Instruction
Copy out the lines of the records below without any change, starting with the line that contains "From the scene" and continuing through the last line of the records, both included.

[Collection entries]
----

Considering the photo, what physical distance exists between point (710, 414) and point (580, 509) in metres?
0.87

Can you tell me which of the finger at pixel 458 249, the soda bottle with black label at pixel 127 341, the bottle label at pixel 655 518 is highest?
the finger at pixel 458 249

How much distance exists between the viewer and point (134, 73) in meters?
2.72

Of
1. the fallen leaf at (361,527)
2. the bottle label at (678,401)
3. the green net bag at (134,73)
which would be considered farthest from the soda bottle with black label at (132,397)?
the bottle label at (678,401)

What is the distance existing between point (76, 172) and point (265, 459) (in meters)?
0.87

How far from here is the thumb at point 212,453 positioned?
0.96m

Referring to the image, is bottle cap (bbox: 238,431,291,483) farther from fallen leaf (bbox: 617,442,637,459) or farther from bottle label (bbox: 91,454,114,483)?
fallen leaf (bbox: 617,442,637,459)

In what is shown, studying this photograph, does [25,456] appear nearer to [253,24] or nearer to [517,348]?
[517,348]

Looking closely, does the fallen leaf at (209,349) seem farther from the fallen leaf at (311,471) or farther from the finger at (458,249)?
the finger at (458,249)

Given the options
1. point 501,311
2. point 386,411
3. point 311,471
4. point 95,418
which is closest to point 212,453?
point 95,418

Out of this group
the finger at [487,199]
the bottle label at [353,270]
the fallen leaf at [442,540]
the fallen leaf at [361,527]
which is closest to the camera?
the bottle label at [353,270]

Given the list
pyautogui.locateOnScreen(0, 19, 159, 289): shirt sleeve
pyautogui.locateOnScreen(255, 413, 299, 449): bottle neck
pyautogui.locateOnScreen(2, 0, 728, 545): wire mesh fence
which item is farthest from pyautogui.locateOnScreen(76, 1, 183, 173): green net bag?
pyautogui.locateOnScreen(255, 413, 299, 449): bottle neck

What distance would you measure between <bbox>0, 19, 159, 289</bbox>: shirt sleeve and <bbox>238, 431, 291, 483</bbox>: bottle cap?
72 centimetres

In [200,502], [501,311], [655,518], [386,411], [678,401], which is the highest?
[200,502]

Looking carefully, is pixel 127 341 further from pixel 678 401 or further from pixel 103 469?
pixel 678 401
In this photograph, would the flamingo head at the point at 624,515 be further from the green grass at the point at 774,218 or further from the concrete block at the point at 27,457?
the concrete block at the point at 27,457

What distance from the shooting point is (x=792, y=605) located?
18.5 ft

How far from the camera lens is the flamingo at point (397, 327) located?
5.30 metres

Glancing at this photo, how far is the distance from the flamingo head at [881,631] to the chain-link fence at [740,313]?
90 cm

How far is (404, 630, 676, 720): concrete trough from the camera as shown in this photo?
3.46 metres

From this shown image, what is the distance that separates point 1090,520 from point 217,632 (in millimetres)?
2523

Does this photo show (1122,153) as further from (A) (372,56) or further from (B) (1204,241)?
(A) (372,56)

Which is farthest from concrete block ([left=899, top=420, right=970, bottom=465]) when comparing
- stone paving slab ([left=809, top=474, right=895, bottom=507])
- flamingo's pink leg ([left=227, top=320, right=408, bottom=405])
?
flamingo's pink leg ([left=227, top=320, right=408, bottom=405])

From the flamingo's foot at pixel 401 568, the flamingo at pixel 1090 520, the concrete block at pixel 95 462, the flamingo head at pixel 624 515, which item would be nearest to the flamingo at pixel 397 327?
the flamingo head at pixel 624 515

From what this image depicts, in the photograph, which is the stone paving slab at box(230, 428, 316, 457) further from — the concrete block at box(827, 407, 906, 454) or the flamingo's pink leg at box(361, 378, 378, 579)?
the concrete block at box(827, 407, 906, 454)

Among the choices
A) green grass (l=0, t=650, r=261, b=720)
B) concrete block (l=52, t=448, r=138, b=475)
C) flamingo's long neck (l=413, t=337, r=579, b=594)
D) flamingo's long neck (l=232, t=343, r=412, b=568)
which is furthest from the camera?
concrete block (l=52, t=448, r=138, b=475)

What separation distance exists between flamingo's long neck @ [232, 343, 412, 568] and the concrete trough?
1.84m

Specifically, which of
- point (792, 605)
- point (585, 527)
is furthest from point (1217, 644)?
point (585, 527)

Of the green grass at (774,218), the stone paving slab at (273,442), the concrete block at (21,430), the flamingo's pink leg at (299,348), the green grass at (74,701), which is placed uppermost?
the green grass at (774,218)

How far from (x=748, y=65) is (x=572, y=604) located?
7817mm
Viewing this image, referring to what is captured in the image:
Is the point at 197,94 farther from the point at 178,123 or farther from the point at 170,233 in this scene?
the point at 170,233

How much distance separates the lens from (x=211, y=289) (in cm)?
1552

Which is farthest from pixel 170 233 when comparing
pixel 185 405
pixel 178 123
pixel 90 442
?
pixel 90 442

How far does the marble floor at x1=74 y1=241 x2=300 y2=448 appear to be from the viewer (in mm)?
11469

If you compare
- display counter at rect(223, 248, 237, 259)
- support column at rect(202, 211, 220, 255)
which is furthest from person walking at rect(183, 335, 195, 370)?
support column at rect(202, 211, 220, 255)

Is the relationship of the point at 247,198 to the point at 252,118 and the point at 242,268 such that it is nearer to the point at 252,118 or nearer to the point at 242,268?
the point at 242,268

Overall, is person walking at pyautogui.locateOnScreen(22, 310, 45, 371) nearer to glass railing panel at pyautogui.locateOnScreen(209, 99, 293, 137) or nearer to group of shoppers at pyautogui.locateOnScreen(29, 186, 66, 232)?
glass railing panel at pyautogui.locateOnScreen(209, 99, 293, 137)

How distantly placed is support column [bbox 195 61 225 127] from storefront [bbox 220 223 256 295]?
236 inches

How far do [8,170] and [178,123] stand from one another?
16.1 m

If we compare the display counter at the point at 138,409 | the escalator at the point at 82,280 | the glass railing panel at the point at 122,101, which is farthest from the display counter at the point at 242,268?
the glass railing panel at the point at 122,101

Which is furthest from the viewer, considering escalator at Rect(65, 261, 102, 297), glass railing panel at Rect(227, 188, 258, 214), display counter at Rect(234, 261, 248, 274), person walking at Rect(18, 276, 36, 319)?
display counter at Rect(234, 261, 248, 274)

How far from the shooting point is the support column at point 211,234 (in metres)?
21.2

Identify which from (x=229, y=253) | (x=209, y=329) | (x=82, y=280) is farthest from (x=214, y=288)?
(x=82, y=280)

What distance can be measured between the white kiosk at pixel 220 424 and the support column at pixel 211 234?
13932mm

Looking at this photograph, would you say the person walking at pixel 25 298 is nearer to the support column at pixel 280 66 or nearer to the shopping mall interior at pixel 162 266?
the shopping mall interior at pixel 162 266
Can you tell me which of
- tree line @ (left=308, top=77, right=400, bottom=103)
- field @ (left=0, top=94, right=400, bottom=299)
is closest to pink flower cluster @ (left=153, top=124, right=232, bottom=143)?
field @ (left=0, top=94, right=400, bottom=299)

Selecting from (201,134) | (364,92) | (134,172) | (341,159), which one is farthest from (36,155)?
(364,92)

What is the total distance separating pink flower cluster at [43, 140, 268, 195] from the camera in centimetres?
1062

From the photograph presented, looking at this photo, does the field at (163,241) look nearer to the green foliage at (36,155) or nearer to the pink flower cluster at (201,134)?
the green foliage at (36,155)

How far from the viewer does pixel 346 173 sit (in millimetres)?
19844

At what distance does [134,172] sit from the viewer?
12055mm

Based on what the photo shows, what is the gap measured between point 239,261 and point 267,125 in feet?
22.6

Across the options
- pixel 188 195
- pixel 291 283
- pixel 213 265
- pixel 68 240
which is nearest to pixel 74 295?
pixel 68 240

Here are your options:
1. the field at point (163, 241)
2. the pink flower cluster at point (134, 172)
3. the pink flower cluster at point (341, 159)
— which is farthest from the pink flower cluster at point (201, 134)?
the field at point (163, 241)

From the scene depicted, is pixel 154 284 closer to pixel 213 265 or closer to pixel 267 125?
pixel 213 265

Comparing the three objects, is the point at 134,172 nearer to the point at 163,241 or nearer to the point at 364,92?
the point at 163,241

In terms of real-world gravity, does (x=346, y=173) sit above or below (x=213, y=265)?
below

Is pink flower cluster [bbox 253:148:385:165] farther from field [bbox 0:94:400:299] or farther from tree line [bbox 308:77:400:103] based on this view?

----

Exercise result
From the scene depicted, is pixel 154 284 closer to pixel 213 265 or closer to pixel 267 125?
pixel 213 265

Comparing the three objects, is the point at 134,172 nearer to the point at 163,241 or nearer to the point at 364,92?
the point at 163,241

In terms of real-world gravity, does (x=346, y=173) sit above or below (x=213, y=265)?
below

Is pink flower cluster [bbox 253:148:385:165] farther from field [bbox 0:94:400:299] or farther from tree line [bbox 308:77:400:103] based on this view?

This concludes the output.